▶ **EXCERPTED RECORDS**
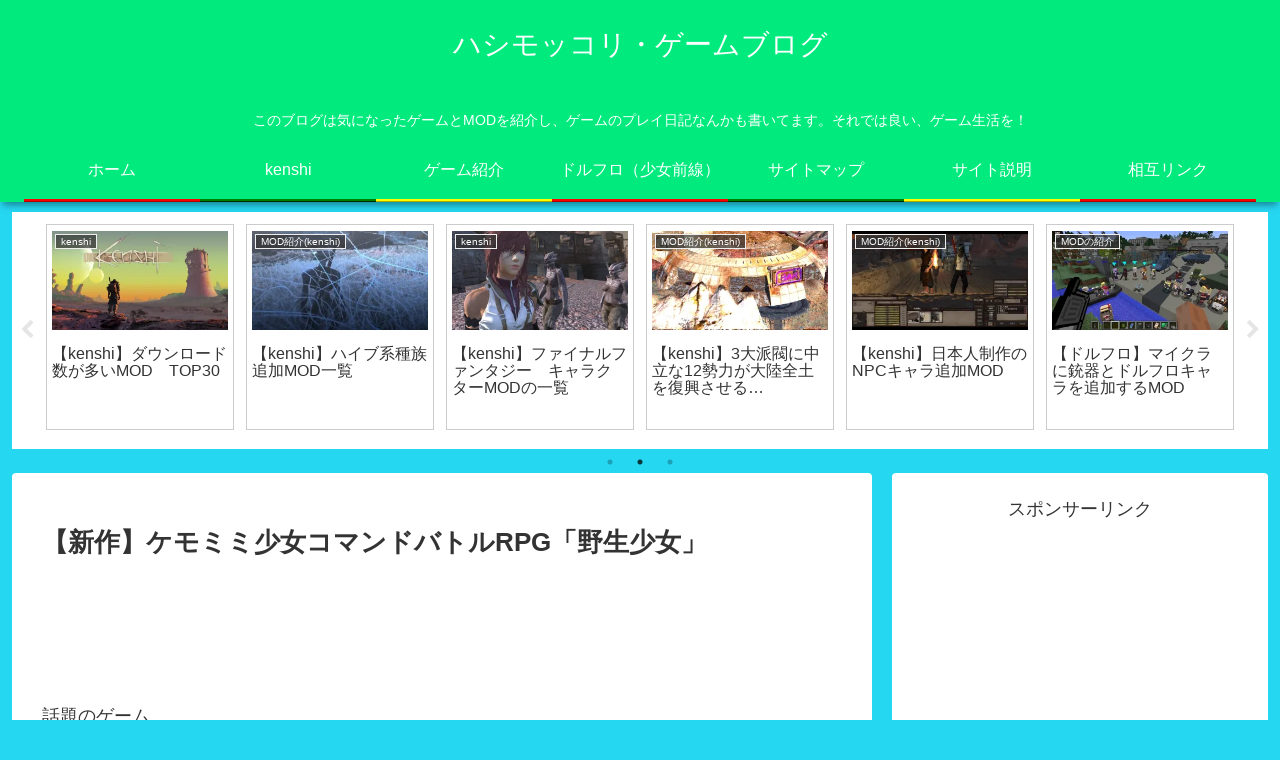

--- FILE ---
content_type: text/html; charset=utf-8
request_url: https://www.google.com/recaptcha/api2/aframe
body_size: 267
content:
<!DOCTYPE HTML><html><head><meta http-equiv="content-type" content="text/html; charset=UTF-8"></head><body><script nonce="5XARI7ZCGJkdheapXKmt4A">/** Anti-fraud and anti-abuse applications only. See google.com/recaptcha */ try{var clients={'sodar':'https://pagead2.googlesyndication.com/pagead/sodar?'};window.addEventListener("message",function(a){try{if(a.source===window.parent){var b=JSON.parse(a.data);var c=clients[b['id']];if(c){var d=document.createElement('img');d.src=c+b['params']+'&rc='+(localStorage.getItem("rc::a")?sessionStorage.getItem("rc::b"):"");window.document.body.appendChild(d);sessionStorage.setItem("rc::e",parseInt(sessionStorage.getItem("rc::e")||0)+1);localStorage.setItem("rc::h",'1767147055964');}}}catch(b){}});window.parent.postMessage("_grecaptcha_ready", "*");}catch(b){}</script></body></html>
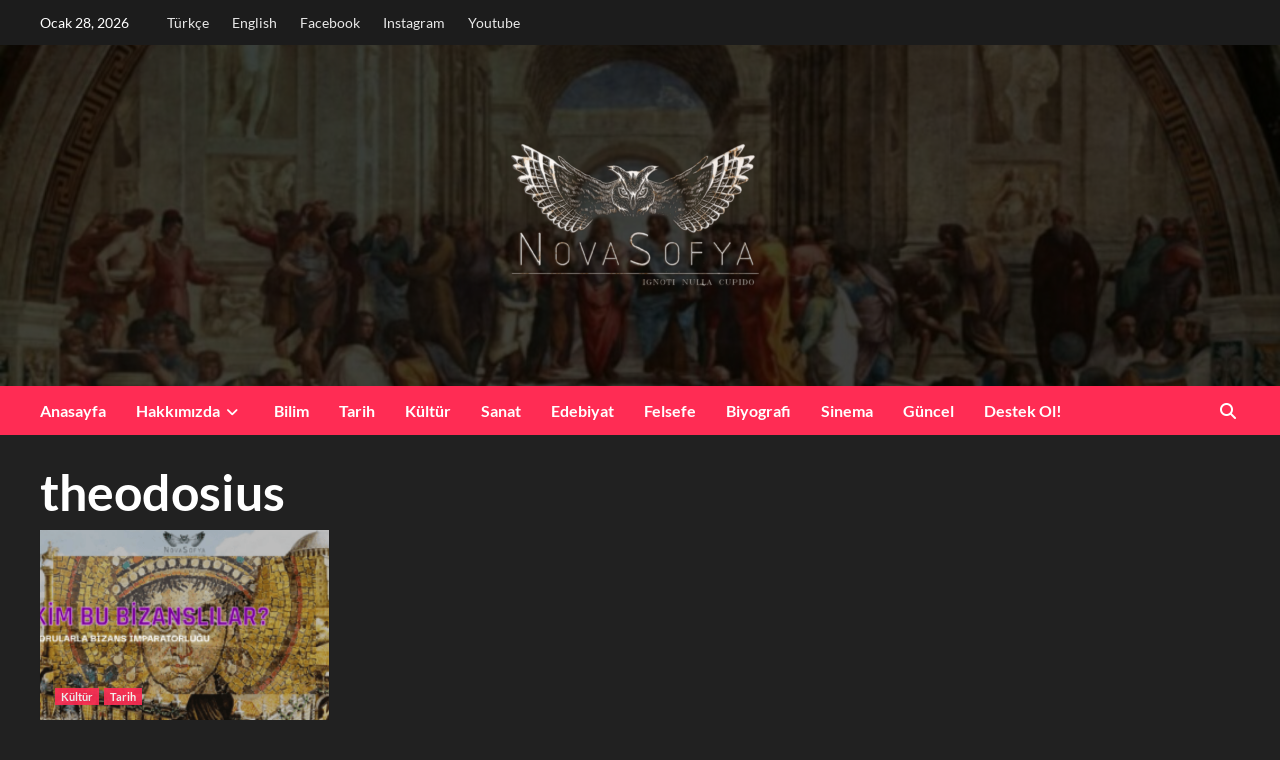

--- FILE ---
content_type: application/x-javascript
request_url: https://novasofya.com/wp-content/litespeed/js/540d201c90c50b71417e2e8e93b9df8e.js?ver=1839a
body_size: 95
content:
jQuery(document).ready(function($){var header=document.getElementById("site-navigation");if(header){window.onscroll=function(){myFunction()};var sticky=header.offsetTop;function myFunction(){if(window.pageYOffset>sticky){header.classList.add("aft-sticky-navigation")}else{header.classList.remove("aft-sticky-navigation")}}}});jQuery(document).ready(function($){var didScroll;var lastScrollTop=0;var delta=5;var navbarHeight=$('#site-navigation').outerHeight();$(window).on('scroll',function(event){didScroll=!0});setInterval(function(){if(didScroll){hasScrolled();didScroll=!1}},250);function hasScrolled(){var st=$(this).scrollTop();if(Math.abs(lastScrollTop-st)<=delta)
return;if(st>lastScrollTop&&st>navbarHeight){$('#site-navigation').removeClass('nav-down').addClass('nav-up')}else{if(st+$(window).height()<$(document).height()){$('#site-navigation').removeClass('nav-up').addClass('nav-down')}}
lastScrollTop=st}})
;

▶ **ABOUT THIS TASK**
Looking over the records, find each line with the word "function" and copy it.

▶ **ANSWER TO THE EXERCISE**
<!DOCTYPE HTML><html><head><meta http-equiv="content-type" content="text/html; charset=UTF-8"></head><body><script nonce="5XARI7ZCGJkdheapXKmt4A">/** Anti-fraud and anti-abuse applications only. See google.com/recaptcha */ try{var clients={'sodar':'https://pagead2.googlesyndication.com/pagead/sodar?'};window.addEventListener("message",function(a){try{if(a.source===window.parent){var b=JSON.parse(a.data);var c=clients[b['id']];if(c){var d=document.createElement('img');d.src=c+b['params']+'&rc='+(localStorage.getItem("rc::a")?sessionStorage.getItem("rc::b"):"");window.document.body.appendChild(d);sessionStorage.setItem("rc::e",parseInt(sessionStorage.getItem("rc::e")||0)+1);localStorage.setItem("rc::h",'1767147055964');}}}catch(b){}});window.parent.postMessage("_grecaptcha_ready", "*");}catch(b){}</script></body></html>
jQuery(document).ready(function($){var header=document.getElementById("site-navigation");if(header){window.onscroll=function(){myFunction()};var sticky=header.offsetTop;function myFunction(){if(window.pageYOffset>sticky){header.classList.add("aft-sticky-navigation")}else{header.classList.remove("aft-sticky-navigation")}}}});jQuery(document).ready(function($){var didScroll;var lastScrollTop=0;var delta=5;var navbarHeight=$('#site-navigation').outerHeight();$(window).on('scroll',function(event){didScroll=!0});setInterval(function(){if(didScroll){hasScrolled();didScroll=!1}},250);function hasScrolled(){var st=$(this).scrollTop();if(Math.abs(lastScrollTop-st)<=delta)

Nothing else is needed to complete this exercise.